I received the Gigandet Sea Ground Auto G2-002 in black/silver, and I have to say that for my £140, it looks and feels very well made and finished. It also comes with the Seiko NH35 (hacking) movement, which will ought to be a workhorse movement certainly up to ETA standards. I bought the watch to wear on those occasions when I don't want to be sporting expensive hardware on my wrist, and so far the only problem may be with the bracelet. Having left the watch with the local jeweller to have some links removed, they told me they would probably only be able to take out 3 links, which may or maybe not sufficient. It would be a pity to lose the bracelet, as it seems to be quite well made, with solid links albeit secured by pins, as you would expect for the price. the bezel is nice with only a little play, and the crown, to my mind, often a weak point on cheap watches, seems fine. Having handled the watch, I'm a little surprised by the negative comments here; a Sub it aint, but there are far worse on the market.


----------



## JayDeep (Dec 31, 2016)

Rustynuts said:


> I received the Gigandet Sea Ground Auto G2-002 in black/silver, and I have to say that for my £140, it looks and feels very well made and finished. It also comes with the Seiko NH35 (hacking) movement, which will ought to be a workhorse movement certainly up to ETA standards. I bought the watch to wear on those occasions when I don't want to be sporting expensive hardware on my wrist, and so far the only problem may be with the bracelet. Having left the watch with the local jeweller to have some links removed, they told me they would probably only be able to take out 3 links, which may or maybe not sufficient. It would be a pity to lose the bracelet, as it seems to be quite well made, with solid links albeit secured by pins, as you would expect for the price. the bezel is nice with only a little play, and the crown, to my mind, often a weak point on cheap watches, seems fine. Having handled the watch, I'm a little surprised by the negative comments here; a Sub it aint, but there are far worse on the market.
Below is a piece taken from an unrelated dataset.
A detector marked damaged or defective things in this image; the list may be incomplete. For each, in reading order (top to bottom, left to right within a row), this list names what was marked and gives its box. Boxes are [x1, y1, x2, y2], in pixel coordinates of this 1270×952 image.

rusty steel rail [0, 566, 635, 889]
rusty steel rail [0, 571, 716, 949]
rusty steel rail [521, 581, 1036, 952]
 Wow digging this one out of the grave huh?

I wouldn't call any base Seiko movement "up to ETA standards". As the given variances for time keeping is very different, on paper, between the entirety of each line. Still, I can't completely knock any Seiko movement, even though I want to. They are proven workhorses and do it without need of much to any maintenance.
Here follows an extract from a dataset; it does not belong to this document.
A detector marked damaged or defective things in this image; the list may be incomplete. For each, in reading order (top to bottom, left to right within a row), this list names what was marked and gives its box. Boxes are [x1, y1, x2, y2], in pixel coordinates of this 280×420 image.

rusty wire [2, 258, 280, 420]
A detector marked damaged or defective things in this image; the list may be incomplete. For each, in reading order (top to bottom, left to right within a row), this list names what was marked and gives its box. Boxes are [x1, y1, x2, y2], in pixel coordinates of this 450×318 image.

I've heard good things about Gigandet, other than the name itself, which should never be uttered aloud in sophisticated company. Stupidest name I've ever heard with very few exceptions.

Stuhrling I've never personally owned and only heard and read very mixed views on. I think they make some real junk and some decent junk.


----------



## RWP (Nov 8, 2015)

Stuhrling are mediocre at best and seem to have decided to put their prices up lately. I've had a couple and they are in a drawer somewhere


----------



## rodiow (Nov 6, 2004)

I'm not sure why Gigandet and Stuhrling ?.....as mentioned above the sea ground auto is a pretty nice watch, I think any model Gigandet do is better than anything Stuhrling have, Stuhrling try and impress with a ridiculously huge box,

If a Sea ground auto can be found for around £100 you wouldnt have done too bad but lots of competition and better bang for your buck in this price range with many other makes, IMO


----------



## niveketak (Jun 11, 2016)

I really like my Gigandet and it keeps time well enough for me and I know its not a diver but the quality seems pretty good.


----------